We managed to carve out 2 days to explore the Iceland’s south highlands and by that I mean the area generally centered around Landmannalaugar (i.e. north of Mýrdalsjökull and west of Vatnajökull). Most of that time was in the Fjallabak Nature Reserve, which includes the Torfajökull volcanic system and all of its associated geothermal indications: fumaroles, hot springs and colourful rhyolite craters. We did the short hike up Blue Peak one afternoon and the slightly longer hike from Höskuldsskáli (Obsidian Skerry) down to Landmannalaugar another afternoon (blog post coming soon). Otherwise, we were on a photo safari that took full advantage of our driver/photo guide’s knowledge of the area. We stopped at so many amazing locations that between the four of us we averaged just over 500 photographs/day. It’s been challenging to select just a few images for each location!

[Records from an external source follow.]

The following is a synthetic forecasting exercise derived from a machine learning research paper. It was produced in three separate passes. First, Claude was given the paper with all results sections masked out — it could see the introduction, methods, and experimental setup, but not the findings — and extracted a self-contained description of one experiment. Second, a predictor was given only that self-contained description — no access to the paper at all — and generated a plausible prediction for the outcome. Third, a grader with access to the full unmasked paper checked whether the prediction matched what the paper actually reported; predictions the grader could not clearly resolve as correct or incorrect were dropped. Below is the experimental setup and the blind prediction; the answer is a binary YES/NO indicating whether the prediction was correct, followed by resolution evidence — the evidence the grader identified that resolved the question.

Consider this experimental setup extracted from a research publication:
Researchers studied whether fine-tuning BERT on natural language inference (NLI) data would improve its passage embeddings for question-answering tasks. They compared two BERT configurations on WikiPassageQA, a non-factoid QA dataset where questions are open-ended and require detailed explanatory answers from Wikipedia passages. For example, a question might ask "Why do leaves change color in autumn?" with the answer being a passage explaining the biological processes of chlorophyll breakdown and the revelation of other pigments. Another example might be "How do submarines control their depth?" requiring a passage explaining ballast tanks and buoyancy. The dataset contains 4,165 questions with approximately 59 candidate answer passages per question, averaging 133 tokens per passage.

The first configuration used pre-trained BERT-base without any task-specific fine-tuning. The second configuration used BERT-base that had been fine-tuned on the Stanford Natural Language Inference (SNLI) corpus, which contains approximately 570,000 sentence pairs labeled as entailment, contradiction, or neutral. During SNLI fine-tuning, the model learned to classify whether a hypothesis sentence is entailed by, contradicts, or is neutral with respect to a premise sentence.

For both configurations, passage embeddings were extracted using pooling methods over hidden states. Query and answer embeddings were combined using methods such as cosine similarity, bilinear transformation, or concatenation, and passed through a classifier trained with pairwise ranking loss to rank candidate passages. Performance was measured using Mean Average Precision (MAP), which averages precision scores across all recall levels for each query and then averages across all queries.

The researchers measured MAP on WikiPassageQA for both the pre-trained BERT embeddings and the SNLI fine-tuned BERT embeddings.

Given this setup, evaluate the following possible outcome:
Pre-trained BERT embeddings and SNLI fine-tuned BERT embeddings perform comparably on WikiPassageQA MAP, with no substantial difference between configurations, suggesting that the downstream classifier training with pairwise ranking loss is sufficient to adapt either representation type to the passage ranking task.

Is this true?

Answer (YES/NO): NO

NOTE: I did not do a good job of noting place names while we were in Iceland, so it’s possible some of the place names below are incorrect. I did my best using tracks recorded by our GPS receiver and many (many) internet searches, but would welcome comments offering corrections!
Our first stop, in Vatnajökull National Park, was to view Ófærufoss from the opposite side of the Eldgjá chasm (Fire Canyon), the largest volcanic canyon in the world.
Jökuldalakvísl in Fjallabak
I followed our photo guide’s lead and went wading in the glacial river Jökuldalakvísl at our second stop. It wasn’t that bad, mainly because the sun had warmed the black sand so I’d go from freezing water to warm sand as I moved around. Mr. GeoK walked up a nearby hill and came back with some great panorama photographs of the area.
Icelandic Horse Excursion
Sometimes opportunity knocks and you have to answer. As soon as our driver/photo guide spotted the large herd of approaching horses, he pulled over to park. Seconds later, five of us were piling out of the super truck, cameras in hand. The herd passed our position on the F208 in less than two minutes!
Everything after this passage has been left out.